Steve Brown covers news and trends in real estate for The Dallas Morning News. He details a few factors behind the rising rents in North Texas.
The rent increases and how they compare to years ago: "This last year they were up about 6 percent and that sort of doubled the increase of what it is normally. So, Dallas forever was a very cheap place to rent or own, and we still are compared to national averages, but it's nothing like it was pre-recession. And it is certainly nothing like, say, 20 years ago."
The average price for rent in Dallas-Fort Worth: "It's a bit over a $1,000 a month — about $1,040. And over the last, say, 10 years, that's up like 25, 30 percent. So, yes, it's hard on apartment renters right now, but it's also real hard if you're trying to buy something. You really can't win either way on it."
How rents in Dallas-Fort Worth compare to other cities: "We're still a little bit below. The U.S. big city average is about $1,200, but you've got to remember places like New York, San Francisco, Los Angeles, where people are spending thousands and thousands of dollars a month on rent. But obviously there are a lot of places where you can rent apartments cheaper than $1,000 a month."
Why many areas are seeing rising rents: "We're like No. 1 or 2 in the country for job growth. We're creating more than a 100,000 jobs a year here, and that's attracting a lot of young professional people. For instance, the people are moving here from Toyota — their headquarters is coming here. They're coming from Southern California, and they're coming from New York City, and they're moving a lot of them into high-rise buildings or luxury buildings and uptown, believe it or not, driving all the way to Plano. They think our prices are wonderful, because they're used to paying Los Angeles rents or New York rents."

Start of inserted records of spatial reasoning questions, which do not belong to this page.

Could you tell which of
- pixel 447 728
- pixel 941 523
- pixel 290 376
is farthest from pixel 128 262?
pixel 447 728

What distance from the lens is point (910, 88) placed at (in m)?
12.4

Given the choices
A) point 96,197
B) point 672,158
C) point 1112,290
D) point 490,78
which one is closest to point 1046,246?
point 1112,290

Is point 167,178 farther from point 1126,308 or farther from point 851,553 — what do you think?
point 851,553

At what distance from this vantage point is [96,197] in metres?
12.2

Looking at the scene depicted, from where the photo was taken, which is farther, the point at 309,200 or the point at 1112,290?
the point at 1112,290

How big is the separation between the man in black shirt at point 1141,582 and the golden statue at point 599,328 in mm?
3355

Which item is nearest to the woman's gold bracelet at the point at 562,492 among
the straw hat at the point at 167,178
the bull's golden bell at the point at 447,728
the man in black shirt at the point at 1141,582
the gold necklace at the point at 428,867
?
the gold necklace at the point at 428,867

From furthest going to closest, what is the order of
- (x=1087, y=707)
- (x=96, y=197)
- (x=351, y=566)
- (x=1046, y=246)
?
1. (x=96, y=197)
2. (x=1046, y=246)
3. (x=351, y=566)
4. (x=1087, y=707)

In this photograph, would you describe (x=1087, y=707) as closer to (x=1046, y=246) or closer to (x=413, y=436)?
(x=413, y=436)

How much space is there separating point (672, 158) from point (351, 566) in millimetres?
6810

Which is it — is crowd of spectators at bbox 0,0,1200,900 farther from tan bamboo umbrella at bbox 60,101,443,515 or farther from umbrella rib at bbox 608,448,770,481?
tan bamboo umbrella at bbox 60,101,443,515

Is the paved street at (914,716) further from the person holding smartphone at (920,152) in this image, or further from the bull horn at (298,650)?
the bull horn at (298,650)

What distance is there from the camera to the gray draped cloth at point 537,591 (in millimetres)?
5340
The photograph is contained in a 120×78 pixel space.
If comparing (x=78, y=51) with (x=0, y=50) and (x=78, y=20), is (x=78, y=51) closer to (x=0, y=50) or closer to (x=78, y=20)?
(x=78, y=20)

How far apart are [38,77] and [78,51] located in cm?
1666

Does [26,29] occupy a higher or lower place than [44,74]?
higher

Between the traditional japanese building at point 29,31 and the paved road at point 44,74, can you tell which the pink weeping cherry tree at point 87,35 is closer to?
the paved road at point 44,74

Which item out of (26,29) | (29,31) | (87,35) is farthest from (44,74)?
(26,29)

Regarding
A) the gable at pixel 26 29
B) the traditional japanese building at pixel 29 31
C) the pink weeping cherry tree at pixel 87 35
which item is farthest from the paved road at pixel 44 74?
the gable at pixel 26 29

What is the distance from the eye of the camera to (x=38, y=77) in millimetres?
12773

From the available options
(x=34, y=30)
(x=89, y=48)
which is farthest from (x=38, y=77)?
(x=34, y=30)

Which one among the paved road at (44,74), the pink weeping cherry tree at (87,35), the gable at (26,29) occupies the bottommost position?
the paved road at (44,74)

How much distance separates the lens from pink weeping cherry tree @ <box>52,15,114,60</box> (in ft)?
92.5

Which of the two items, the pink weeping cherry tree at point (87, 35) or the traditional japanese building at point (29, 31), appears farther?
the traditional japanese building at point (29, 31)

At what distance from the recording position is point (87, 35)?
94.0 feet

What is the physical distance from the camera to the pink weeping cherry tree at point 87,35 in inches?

The top three reasons behind the rent increases: "The cost of construction. The cost of land has gone up huge in uptown and downtown [Dallas]. If you haven't gone and looked, even if you have no intention of renting one, go to one of these newest apartment projects. It will blow you away with what they've got for features in there. Ten years ago, 15 years ago, no one would have even considered the kind of features they have in there: the fancy workout rooms, the lounges, the party rooms, resort style swimming pools that look like the Ritz Carlton. So, one reason the rents are higher is that the places are getting nicer and nicer and nicer."
This interview has been edited for brevity and clarity.